─── EXERCISE DATA ───

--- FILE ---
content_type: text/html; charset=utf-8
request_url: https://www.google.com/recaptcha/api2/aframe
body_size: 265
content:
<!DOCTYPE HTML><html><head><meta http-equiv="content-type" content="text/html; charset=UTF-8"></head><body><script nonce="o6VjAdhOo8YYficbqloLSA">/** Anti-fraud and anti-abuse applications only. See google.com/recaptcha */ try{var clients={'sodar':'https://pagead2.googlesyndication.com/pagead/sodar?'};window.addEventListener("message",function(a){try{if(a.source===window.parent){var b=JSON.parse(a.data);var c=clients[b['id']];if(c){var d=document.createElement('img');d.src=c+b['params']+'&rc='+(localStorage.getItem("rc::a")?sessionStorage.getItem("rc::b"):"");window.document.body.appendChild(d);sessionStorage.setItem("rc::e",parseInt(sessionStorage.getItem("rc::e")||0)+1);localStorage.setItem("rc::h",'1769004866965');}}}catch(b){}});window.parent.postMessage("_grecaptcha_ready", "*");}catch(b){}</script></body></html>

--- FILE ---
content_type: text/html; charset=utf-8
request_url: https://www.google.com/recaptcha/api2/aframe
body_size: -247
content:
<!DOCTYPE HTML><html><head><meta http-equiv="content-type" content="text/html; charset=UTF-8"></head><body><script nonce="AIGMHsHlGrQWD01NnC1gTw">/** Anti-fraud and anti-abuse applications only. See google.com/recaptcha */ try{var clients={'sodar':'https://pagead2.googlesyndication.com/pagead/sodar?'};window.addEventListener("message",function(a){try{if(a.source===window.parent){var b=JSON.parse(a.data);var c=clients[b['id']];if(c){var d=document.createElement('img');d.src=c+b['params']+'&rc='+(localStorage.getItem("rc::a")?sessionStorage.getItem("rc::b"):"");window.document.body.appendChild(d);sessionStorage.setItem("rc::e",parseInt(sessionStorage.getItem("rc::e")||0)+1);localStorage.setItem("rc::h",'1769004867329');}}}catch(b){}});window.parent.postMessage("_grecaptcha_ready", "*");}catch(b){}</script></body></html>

───

* WHAT IS BEING ASKED
Reproduce each of the entries exactly, omitting none.

* SOLUTION BELOW
--- FILE ---
content_type: text/html; charset=utf-8
request_url: https://www.google.com/recaptcha/api2/aframe
body_size: 265
content:
<!DOCTYPE HTML><html><head><meta http-equiv="content-type" content="text/html; charset=UTF-8"></head><body><script nonce="o6VjAdhOo8YYficbqloLSA">/** Anti-fraud and anti-abuse applications only. See google.com/recaptcha */ try{var clients={'sodar':'https://pagead2.googlesyndication.com/pagead/sodar?'};window.addEventListener("message",function(a){try{if(a.source===window.parent){var b=JSON.parse(a.data);var c=clients[b['id']];if(c){var d=document.createElement('img');d.src=c+b['params']+'&rc='+(localStorage.getItem("rc::a")?sessionStorage.getItem("rc::b"):"");window.document.body.appendChild(d);sessionStorage.setItem("rc::e",parseInt(sessionStorage.getItem("rc::e")||0)+1);localStorage.setItem("rc::h",'1769004866965');}}}catch(b){}});window.parent.postMessage("_grecaptcha_ready", "*");}catch(b){}</script></body></html>

--- FILE ---
content_type: text/html; charset=utf-8
request_url: https://www.google.com/recaptcha/api2/aframe
body_size: -247
content:
<!DOCTYPE HTML><html><head><meta http-equiv="content-type" content="text/html; charset=UTF-8"></head><body><script nonce="AIGMHsHlGrQWD01NnC1gTw">/** Anti-fraud and anti-abuse applications only. See google.com/recaptcha */ try{var clients={'sodar':'https://pagead2.googlesyndication.com/pagead/sodar?'};window.addEventListener("message",function(a){try{if(a.source===window.parent){var b=JSON.parse(a.data);var c=clients[b['id']];if(c){var d=document.createElement('img');d.src=c+b['params']+'&rc='+(localStorage.getItem("rc::a")?sessionStorage.getItem("rc::b"):"");window.document.body.appendChild(d);sessionStorage.setItem("rc::e",parseInt(sessionStorage.getItem("rc::e")||0)+1);localStorage.setItem("rc::h",'1769004867329');}}}catch(b){}});window.parent.postMessage("_grecaptcha_ready", "*");}catch(b){}</script></body></html>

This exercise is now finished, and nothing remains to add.